Implement your solution in a function, `calc_prevalence(G)`, which given `G` returns a **new copy** `H` that has columns named `'prevalence'` and `'percentage'` holding the correctly computed and formatted prevalence and percentage values.

> **Note 1.** The emphasis on "new copy" is there to remind you that your function should *not* modify the input dataframe, `G`.

> **Note 2.** In a previous example, we used a format string of `02d` to format a decimal number; in this exercise, you will need a format string of `0.4f` to format the floating point number to 4 decimal places. 

In [None]:
def calc_prevalence(G):
    assert 'cases' in G.columns and 'population' in G.columns
    #
    # YOUR CODE HERE
    #

In [None]:
# Test cell: `prevalence_test`

G_copy = G.copy()
H = calc_prevalence(G)
display(H) # Displayed `H` should have a 'prevalence' column

assert (G == G_copy).all().all(), "Did your function modify G? It shouldn't..."
assert set(H.columns) == (set(G.columns) | {'prevalence'} | {'percentage'}), "Check `H` again: it should have the same columns as `G` plus 2 new columns."

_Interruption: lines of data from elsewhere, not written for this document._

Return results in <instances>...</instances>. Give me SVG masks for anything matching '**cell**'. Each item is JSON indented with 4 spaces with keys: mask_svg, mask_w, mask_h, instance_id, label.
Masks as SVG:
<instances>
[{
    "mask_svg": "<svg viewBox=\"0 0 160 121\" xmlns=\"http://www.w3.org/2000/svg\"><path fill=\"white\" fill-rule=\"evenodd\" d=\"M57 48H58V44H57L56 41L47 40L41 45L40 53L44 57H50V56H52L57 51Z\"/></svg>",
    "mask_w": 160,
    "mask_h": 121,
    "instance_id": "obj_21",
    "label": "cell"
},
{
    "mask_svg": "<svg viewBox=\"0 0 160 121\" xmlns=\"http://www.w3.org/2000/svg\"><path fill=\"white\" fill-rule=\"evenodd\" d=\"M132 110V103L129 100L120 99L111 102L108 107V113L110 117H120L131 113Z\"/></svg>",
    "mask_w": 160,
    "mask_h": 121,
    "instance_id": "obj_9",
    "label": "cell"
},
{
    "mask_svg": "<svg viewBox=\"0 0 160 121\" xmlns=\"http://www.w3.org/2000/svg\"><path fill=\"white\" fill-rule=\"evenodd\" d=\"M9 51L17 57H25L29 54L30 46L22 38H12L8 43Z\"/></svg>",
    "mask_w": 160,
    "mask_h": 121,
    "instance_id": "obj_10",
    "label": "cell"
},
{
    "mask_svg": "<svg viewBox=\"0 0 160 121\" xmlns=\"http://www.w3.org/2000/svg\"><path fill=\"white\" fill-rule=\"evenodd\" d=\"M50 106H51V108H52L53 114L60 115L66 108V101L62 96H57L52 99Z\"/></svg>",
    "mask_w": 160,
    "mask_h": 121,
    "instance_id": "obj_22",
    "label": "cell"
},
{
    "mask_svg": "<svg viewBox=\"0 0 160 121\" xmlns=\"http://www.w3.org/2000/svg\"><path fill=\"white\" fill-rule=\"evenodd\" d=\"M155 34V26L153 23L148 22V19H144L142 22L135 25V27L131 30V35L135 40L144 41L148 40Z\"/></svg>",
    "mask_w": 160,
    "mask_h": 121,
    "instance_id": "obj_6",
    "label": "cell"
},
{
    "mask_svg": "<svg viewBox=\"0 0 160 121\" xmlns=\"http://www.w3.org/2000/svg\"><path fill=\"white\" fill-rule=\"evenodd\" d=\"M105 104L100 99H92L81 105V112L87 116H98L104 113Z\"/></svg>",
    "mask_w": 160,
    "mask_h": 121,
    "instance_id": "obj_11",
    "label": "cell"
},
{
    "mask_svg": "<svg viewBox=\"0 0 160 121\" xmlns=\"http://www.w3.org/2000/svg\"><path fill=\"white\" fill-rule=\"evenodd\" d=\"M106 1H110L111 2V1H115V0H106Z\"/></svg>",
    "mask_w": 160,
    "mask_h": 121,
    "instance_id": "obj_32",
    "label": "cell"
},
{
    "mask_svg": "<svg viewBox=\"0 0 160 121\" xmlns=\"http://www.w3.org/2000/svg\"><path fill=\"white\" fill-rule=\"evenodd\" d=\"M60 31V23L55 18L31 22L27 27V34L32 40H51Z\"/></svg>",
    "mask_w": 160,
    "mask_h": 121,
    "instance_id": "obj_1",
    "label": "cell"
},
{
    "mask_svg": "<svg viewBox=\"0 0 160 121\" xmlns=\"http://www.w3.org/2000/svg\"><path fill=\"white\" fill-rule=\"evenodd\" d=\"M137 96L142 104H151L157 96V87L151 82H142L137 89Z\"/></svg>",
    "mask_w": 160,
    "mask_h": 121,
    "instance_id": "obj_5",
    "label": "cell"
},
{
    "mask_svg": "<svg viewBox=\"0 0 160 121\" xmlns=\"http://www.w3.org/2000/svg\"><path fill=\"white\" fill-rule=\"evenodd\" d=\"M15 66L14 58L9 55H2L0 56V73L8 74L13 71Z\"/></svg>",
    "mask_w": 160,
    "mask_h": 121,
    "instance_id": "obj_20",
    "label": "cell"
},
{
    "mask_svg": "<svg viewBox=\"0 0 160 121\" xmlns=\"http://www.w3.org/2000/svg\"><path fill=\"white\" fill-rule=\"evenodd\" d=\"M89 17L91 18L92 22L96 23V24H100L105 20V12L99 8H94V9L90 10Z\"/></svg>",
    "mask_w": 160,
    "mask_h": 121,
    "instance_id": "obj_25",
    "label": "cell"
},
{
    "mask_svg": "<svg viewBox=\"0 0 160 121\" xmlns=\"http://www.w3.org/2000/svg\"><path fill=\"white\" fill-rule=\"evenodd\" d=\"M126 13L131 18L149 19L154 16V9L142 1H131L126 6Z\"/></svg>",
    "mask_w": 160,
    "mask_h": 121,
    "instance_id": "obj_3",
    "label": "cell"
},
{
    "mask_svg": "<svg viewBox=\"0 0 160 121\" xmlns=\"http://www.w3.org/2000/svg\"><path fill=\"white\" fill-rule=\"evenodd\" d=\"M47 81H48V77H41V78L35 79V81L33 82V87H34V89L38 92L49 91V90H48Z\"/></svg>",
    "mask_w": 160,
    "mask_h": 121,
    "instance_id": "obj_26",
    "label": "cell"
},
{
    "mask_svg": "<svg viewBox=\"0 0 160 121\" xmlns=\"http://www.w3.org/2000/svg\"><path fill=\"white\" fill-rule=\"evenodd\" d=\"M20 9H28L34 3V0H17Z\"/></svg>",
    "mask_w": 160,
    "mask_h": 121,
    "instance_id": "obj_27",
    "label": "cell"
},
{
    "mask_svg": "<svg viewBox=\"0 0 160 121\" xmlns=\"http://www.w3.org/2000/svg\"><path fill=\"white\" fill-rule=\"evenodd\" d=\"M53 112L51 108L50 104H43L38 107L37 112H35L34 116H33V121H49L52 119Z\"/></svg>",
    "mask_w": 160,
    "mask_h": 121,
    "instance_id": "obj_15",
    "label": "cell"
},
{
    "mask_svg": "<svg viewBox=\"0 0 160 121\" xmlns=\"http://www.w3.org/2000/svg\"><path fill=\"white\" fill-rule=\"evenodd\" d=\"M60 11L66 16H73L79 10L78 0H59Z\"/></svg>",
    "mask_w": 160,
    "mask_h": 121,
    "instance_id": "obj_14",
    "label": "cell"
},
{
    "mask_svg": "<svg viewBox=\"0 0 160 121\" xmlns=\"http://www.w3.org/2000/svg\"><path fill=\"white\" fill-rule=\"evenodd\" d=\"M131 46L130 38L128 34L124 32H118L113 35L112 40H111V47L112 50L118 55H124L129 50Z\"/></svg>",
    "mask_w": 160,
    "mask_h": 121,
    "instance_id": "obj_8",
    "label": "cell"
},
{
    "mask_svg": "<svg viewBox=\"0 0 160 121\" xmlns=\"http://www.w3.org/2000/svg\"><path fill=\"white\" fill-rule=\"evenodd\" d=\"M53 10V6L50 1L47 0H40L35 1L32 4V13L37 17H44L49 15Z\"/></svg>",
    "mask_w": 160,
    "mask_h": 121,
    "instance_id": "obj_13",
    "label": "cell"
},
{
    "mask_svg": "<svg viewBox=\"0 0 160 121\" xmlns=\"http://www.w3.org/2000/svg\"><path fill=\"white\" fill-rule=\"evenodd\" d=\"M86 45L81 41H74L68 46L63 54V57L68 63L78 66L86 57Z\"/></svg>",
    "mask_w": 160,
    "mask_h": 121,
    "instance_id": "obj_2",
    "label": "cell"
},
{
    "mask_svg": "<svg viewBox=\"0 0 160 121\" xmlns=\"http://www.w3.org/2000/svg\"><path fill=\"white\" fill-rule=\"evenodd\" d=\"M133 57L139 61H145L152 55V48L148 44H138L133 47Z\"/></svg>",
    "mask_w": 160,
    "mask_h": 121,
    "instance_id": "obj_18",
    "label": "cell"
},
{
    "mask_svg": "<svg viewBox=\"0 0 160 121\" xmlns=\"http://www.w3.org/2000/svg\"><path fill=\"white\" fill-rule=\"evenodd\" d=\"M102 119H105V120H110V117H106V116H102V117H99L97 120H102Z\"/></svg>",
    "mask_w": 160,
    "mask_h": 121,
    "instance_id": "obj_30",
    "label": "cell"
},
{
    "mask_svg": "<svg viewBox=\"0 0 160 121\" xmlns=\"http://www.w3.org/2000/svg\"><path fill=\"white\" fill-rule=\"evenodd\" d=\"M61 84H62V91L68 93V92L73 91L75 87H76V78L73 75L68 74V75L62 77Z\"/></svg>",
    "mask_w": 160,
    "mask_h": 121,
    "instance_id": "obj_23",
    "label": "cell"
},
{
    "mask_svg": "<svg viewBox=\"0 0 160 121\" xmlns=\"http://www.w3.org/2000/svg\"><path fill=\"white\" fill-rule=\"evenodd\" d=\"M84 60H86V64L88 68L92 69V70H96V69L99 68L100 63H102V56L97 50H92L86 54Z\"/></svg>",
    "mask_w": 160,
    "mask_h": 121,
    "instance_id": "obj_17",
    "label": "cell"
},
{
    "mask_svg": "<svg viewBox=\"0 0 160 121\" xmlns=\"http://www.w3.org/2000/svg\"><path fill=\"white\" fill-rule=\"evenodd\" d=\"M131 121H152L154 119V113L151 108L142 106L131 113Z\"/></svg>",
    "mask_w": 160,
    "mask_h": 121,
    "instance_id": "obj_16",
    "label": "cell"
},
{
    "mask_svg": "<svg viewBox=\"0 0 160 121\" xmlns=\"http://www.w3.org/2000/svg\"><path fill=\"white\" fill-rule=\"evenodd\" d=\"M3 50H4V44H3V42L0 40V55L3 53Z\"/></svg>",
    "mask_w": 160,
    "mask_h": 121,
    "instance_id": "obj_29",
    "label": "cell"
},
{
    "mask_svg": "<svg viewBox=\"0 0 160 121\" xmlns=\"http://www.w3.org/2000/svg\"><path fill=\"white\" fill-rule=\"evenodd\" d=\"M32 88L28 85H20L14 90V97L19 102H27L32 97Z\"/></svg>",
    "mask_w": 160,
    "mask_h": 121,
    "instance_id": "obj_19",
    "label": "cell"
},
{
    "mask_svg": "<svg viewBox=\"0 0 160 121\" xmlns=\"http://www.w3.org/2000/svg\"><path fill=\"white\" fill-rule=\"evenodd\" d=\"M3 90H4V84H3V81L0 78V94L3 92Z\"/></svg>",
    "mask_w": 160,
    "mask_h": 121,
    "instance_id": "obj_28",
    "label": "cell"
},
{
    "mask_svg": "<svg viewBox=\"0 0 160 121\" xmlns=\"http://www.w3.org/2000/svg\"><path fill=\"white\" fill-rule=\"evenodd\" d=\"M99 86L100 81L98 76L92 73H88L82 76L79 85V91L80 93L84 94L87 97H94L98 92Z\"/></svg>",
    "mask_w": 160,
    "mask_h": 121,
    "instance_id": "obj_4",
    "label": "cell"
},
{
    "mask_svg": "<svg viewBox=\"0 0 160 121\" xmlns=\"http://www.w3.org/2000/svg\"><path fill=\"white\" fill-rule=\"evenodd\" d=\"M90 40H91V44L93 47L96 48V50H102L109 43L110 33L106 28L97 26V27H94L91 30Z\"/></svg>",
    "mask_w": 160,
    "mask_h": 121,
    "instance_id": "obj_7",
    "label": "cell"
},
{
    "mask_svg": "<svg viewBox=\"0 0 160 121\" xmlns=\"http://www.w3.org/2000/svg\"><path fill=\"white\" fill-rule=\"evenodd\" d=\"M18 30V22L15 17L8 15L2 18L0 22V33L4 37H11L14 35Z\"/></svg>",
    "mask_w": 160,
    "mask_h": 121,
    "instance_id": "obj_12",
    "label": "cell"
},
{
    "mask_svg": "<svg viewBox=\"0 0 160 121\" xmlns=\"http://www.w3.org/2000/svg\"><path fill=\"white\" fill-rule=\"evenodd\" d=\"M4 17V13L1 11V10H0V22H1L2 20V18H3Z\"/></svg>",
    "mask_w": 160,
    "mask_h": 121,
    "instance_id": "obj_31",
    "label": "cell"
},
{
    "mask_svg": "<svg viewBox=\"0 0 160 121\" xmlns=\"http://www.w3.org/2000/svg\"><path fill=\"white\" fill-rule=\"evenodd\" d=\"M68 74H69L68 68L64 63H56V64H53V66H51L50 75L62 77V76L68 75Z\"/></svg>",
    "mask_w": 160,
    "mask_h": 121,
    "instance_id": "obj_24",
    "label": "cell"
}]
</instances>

assert (abs(H['prevalence'][0] - .000037) < 1e-6), "One or more prevalence values is incorrect."
assert (abs(H['prevalence'][5] - .000167) < 1e-6), "One or more prevalence values is incorrect."
assert (H['percentage'][0] == '0.0037%'), "At least one percentage value is incorrect."
assert (H['percentage'][5] == '0.0167%'), "At least one percentage value is incorrect."

print("Testing use of `apply()`...")

# Tests that you actually used `apply()` in your function:
def apply_fail():
    raise ValueError("Did not find `apply()` in your solution.")
    
setattr(pd.DataFrame, 'apply', apply_fail)
try:
    calc_prevalence(G)
except (ValueError, TypeError):
    print("You used `apply()` in your solution.")
else:
    assert False, "Did not find `apply()` in your solution."
finally:
    setattr(pd.DataFrame, 'apply', SAVE_APPLY)

print("\n(Passed!)")

#### READY TO SUBMIT?
You've reached the end of this notebook. Be sure to restart and run all cells again to **make sure all cells are working** when they run in order. Then submit your **completed** HTML to the submission  folder for this activity.